The Chase doesn't need to be changed just because Jimmie Johnson and his Hendrick Motorsports team have mastered the format. scourchesne@tribune.com

Stay the course
Tania Ganguli

Orlando Sentinel

Jimmie Johnson said Thursday afternoon that he really wants to win a championship in the old, pre-Chase format. That was something he couldn't do early in his career but thinks he could now. In fact, Johnson is confident that no matter what championship format NASCAR adopts, if they make changes to curb his dominance, his team could find a way to adapt and to win.

The decline in ratings isn't because of the Chase. It's because the casual fan isn't connecting with the series. Johnson's merchandise is among the top sellers of any driver, but for some reason the series isn't captivating people as it has in the past.

These kinds of things go in cycles. NASCAR should let the championship format remain as it is, watch what happens and avoid a knee-jerk change.


Gentlemen, start over
Mike Kellams

Chicago Tribune

The old way or the highway. That's the answer to fixing NASCAR's fan interest - or lack thereof.

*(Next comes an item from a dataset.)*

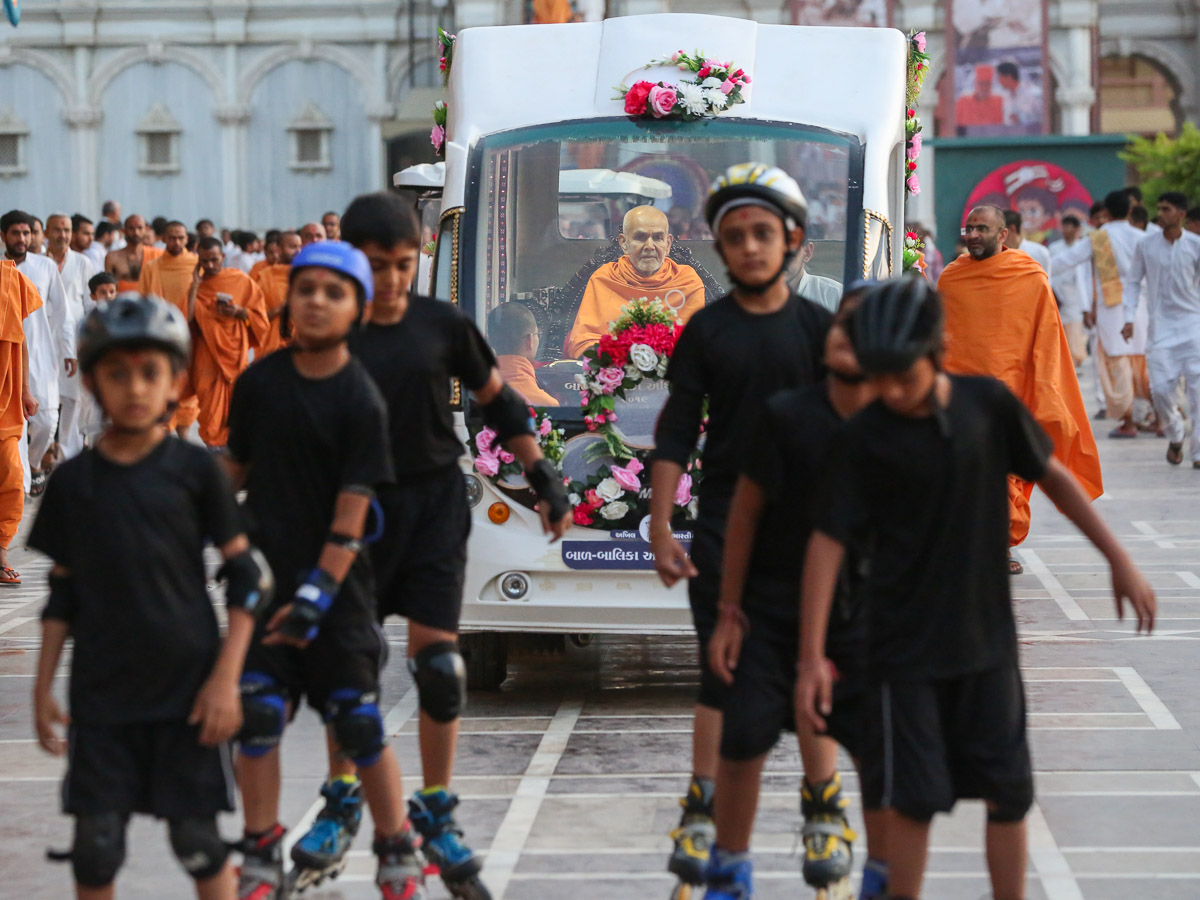Children lead Swamishri to the assembly hall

Much like golf (which was at least inspired by NASCAR), the year-end "tournament" just doesn't carry the same emotional connection as the Daytona 500 and the Masters. What you end up with is a regular season fans largely don't have to pay attention to, not when the points are reset for the very select few for the Chase. By the time the races truly count, NASCAR is facing baseball's playoffs, the NFL, college football and the kids back in school.

To regain fan interest, the races need to count the same on those weekends in the spring and summer, before the change of seasons distracts the fans who lost interest when they saw their race at their track was not much more than a glorified exhibition.